2. Susan Gidley who married Benjamin Badcock in the March quarter of 1840 in Marylebone .
The marriage took place on 23 February 1840 in the parish church. Susan, a spinster, gives her father's name as John Gidley, woolcomber. In the census the following year she says she was not born in Middlesex. The father's occupation would seem to lead to Devon, but I can't find a Susan or Susanna of the correct age with a father John. Unfortunately, Susan Badcock died in 1845 in Marylebone aged 33, so was not around to give her place of birth in the 1851 census. There were no children.
There is a Susanna Gidley christened in Dean Prior in 1810, but she was the daughter of William Gidley and Sidwell Manley. William wasn't a woolcomber but an agricultural labourer.
There is a Susanna Gidley christened in Dean Prior in 1806. Her father was Harry Gidley and although he was a woolcomber, this Susanna Gidley married George Blackler in 1831. Her father was living with the couple in 1851.
There is a John Gidley who was a wool dealer in 1851 in Dean Prior, but he doesn't seem to have a daughter Susan/Susanna. However, there is a gap of 6 years in his children's births between 1812 and 1818. Was a daughter Susan's christening omitted from the records?
The next two mystery Gidleys are linked, one being the mother of the other (and it took some time to work that out).
3. Anna Gidley who married William Sampson on 8 March 1847 in Wolborough, Devon.
4. Mary Elizabeth Gidley who married James Hitt on 27 July 1862 in Tormoham (Torquay).
On the marriage certificate Anna Gidley names her father as John Gidley, labourer. In 1851 she is aged 28, living with husband William Sampson in Wolborough and her birthplace is given as Bovey Tracey. That sounds straightforward enough, but although I have a John Gidley on my Bovey Tracey tree who is of an age (christened in 1796) to be Anna's father, I don't have a marriage for him, nor any census details nor deaths. He just vanishes (not unusual, and I assumed he had died as an infant). It is possible that the name of Anna's father, John Gidley, is a fiction.
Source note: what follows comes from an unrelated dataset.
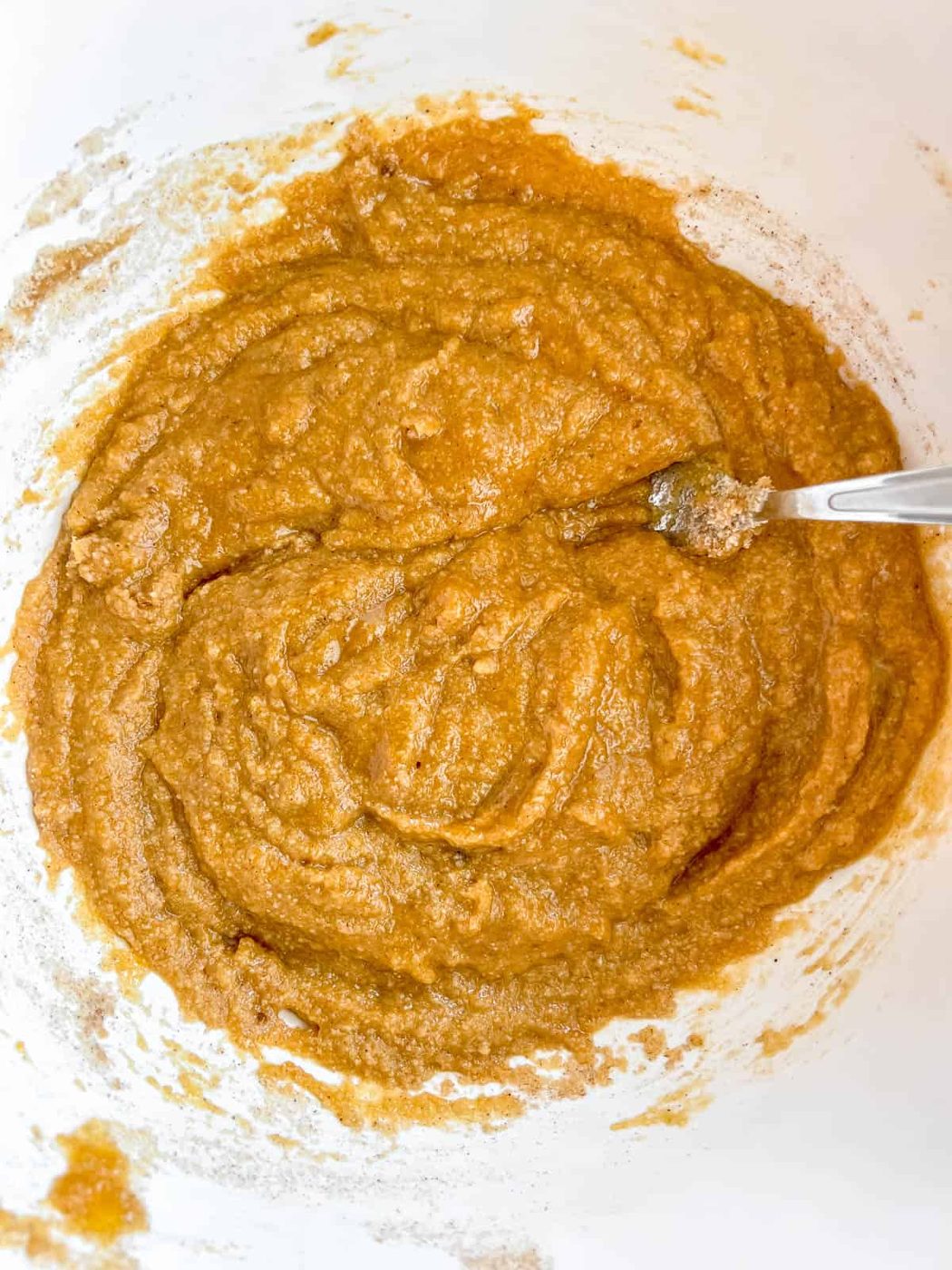 Wet and dry ingredients mixed together.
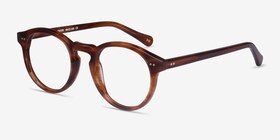Theory Cognac Acétate Montures de lunettes de vue d'EyeBuyDirect, Vue d'Angle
There are no baptisms for Anna Gidley in Bovey Tracey at around that time, nor for any other girls named Anna or Hannah. Nor are there any in the Bovey Tracey Independent Chapel, where two of the Gidley family of Bovey were baptised. I have to presume that Anna was never christened, as she is consistent in her place of birth being Bovey Tracey.
In about 1843 Anna gave birth to a daughter, Mary Elizabeth Gidley, whose birth was apparently not registered nor was she baptised. Then in 1847 in Wolborough, Newton Abbot, Anna married William Sampson, a mason. Although her daughter Mary is enumerated as Mary E Sampson in the 1851 census, living with her mother and stepfather in Wolborough, when Mary married James Hitt in 1862 in Tormoham (Torquay) the father's name on the marriage certificate is left blank. William Sampson was evidently not her biological father.
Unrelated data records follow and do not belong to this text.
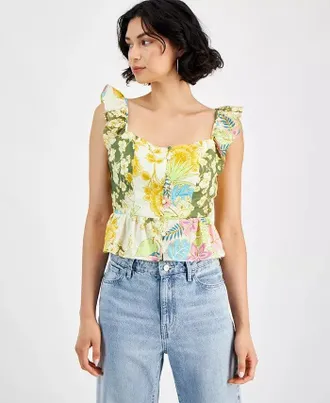 Guess Carine Top Womens Beige Gold Floral Peplum Hem Ruffled Straps FTS1139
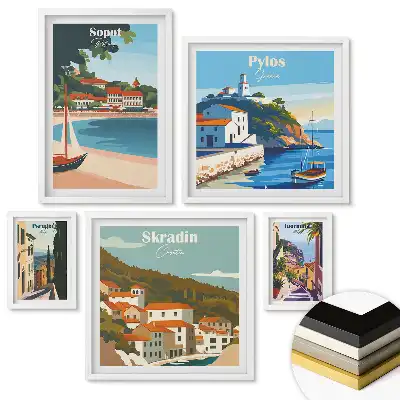 Set de tablouri înrămate cu ilustrații despre locuri pitorești din Europa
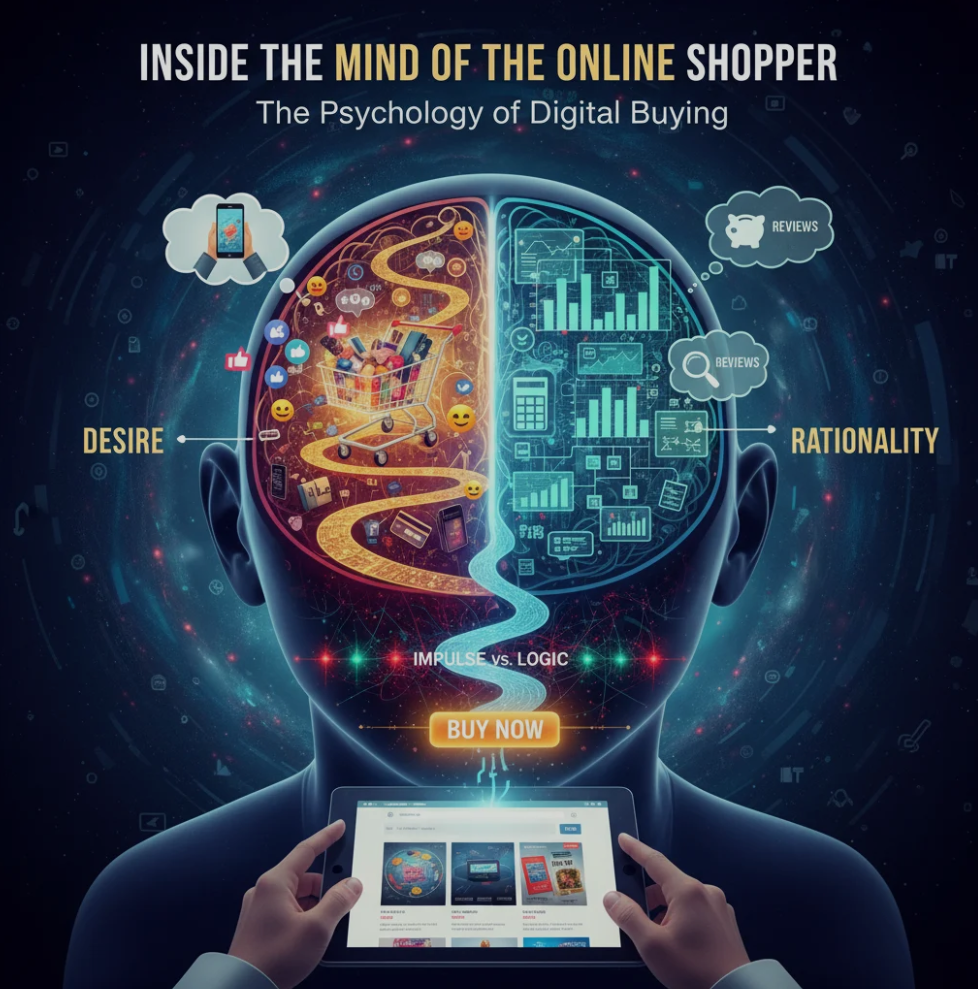 Illustration of online shopper psychology showing consumer behavior and decision-making in e-commerce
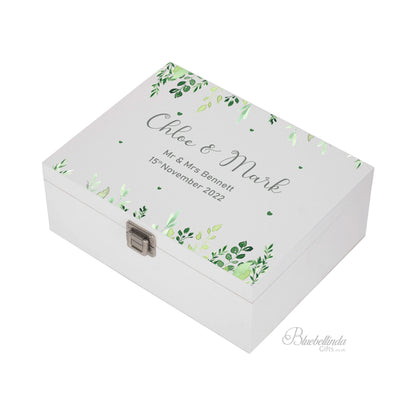 Personalised Hanging Leaves Wedding Keepsake Box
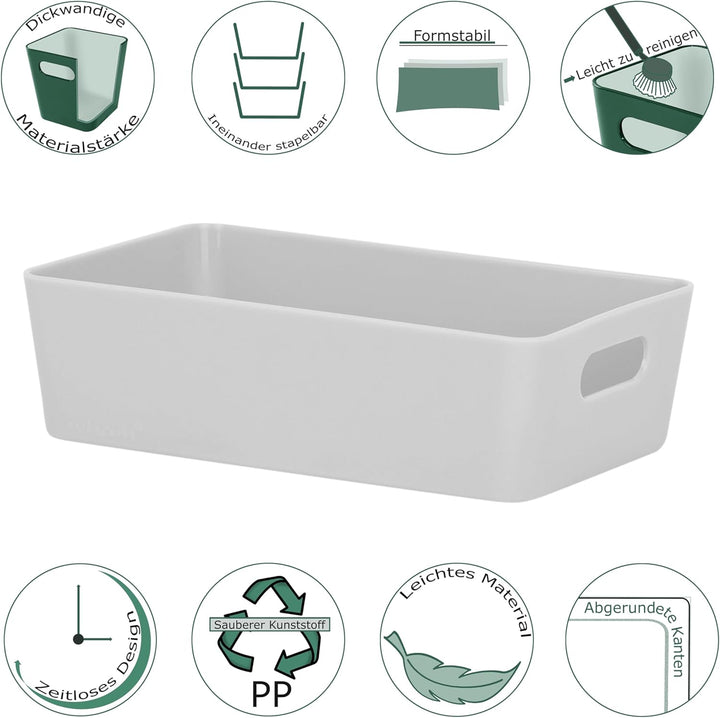 6x Ordnungsboxen - 6 cm hoch - GRAU - 20x12,5x6cm - 1,2 Liter - Ordnungskorb - Schubladenorganizer S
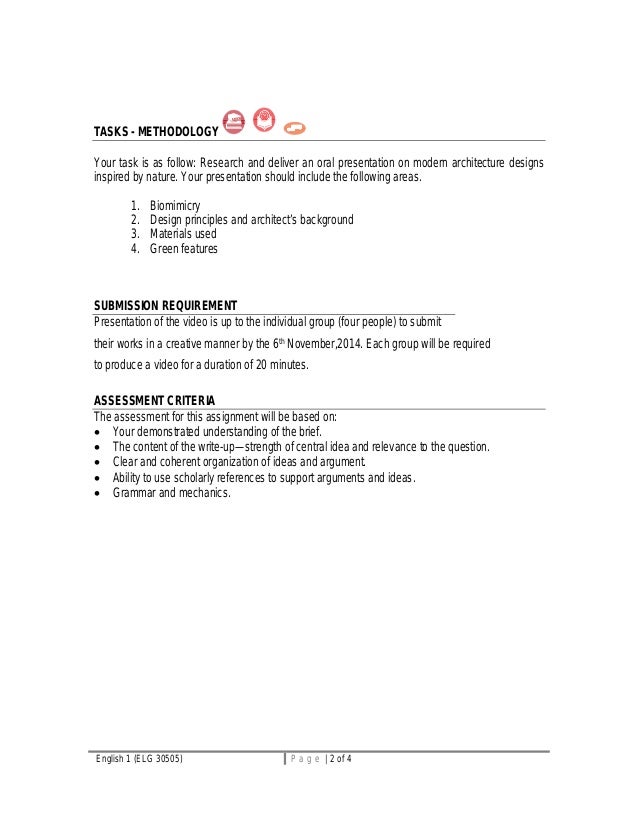 Example of a written presentation picture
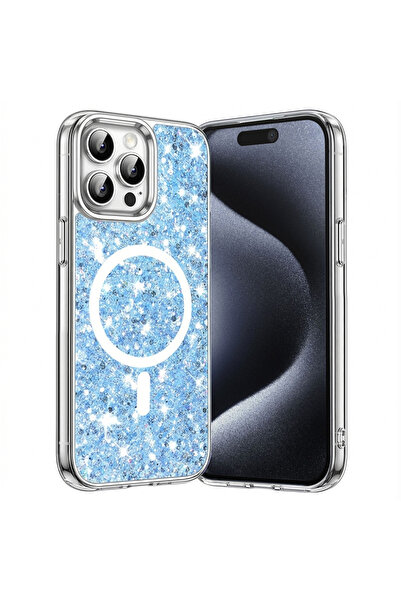 Techsuit Husa pentru iPhone 15 Pro, Sparkly Glitter MagSafe, protectie antiso...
Anna Sampson's husband William died in 1868 aged 44, and I can't find any more about Anna. She was not the Anna Sampson who died in 1862 in Newton Abbot registration district.
Mary Elizabeth Hitt's husband James died in 1867 aged only 25, and she married again. Her three Hitt children did not live with her in her new husband's household and her daughter Louisa Hitt was in an Industrial School in Devizes, Wiltshire in 1881.